28.  What are some ways that you experience God’s love or times that you felt it most?


29.  I love storms.  Always have.  And part of it is because I feel God’s power and “wildness” through them.  He reminds me that He can’t be tamed or smooshed up into my little boxes or tucked in a back corner somewhere.  And this is why I suggested standing outside in the rain (if there’s no lightning!) or the snow.  What kinds of things make you more aware of God’s magnificence and glory?  His justness?  Any time in particular when your eyes were opened in a fresh awe of Him?


30.  What do you think of my ideas to get a more balanced view of God’s love and God’s justness?  Can you think of other ideas?  Have you ever tried any?
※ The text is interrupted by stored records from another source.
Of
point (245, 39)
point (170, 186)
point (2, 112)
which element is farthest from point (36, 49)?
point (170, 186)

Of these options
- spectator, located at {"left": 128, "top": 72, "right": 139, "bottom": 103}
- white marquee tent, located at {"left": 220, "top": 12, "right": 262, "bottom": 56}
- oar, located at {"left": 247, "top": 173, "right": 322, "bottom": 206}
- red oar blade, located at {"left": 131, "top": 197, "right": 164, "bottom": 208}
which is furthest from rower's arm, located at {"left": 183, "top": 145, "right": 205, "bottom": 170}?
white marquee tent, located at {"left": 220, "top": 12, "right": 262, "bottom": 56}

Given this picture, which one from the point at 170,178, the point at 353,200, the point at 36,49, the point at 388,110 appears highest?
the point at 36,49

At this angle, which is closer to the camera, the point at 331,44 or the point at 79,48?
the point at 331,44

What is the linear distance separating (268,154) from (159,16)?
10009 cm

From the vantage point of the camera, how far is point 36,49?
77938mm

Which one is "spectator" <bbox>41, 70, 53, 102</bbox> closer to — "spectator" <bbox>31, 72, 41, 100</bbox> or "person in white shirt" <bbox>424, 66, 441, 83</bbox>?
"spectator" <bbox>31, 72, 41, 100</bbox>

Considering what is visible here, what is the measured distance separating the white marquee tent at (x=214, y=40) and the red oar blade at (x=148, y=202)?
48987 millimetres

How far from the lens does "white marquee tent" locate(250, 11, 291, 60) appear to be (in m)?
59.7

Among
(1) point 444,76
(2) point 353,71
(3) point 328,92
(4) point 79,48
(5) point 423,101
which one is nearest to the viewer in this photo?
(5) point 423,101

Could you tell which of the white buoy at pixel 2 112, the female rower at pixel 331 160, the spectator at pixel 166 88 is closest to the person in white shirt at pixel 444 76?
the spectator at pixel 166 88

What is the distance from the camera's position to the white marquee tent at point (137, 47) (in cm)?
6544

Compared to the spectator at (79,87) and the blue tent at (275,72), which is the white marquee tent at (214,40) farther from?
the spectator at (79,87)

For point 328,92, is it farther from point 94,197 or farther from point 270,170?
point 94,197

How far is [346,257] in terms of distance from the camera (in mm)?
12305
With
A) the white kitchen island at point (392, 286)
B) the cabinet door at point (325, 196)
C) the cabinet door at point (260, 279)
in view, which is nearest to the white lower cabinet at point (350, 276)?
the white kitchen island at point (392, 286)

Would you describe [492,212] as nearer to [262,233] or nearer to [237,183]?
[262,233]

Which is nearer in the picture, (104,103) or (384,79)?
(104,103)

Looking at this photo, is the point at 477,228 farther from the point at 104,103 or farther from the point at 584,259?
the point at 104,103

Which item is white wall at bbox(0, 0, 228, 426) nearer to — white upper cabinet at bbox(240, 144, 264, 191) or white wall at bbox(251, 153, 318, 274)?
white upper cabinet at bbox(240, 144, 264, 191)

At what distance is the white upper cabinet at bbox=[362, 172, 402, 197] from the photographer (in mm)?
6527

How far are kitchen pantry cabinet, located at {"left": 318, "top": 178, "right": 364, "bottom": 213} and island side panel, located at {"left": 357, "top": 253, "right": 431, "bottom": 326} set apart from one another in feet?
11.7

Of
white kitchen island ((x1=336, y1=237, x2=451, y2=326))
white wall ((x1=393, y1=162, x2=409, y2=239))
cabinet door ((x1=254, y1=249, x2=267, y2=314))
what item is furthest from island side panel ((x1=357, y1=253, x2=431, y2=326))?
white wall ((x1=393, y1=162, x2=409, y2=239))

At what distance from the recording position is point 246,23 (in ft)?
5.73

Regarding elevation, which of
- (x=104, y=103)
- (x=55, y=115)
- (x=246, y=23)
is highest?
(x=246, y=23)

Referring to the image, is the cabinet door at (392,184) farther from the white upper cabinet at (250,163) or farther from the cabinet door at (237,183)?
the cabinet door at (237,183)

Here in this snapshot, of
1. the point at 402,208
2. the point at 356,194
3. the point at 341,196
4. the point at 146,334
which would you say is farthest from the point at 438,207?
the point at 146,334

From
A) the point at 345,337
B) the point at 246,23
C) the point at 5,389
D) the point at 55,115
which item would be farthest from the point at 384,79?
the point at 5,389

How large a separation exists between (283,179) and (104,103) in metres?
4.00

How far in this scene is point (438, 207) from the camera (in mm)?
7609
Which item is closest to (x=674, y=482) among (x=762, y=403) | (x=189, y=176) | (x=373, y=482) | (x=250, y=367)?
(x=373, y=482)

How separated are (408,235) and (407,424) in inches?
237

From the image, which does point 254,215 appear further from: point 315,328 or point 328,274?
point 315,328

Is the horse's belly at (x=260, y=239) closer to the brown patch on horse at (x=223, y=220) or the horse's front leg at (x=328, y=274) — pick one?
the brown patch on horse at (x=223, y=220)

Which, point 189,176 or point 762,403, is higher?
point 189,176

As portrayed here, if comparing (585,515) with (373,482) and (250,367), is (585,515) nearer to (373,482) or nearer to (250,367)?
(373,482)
31.  I talked briefly about how technology and busyness and clutter and our own self-talk can get in the way of a relationship with Him.  How do they do this?  And what other things interfere with our relationship with God?  How about for you personally?  What can be done about it?


32.  What do you feel God is telling you about this topic?  What might be the next step for you when it comes to His love and His holiness?


33.  Are there any other thoughts or questions you want to add?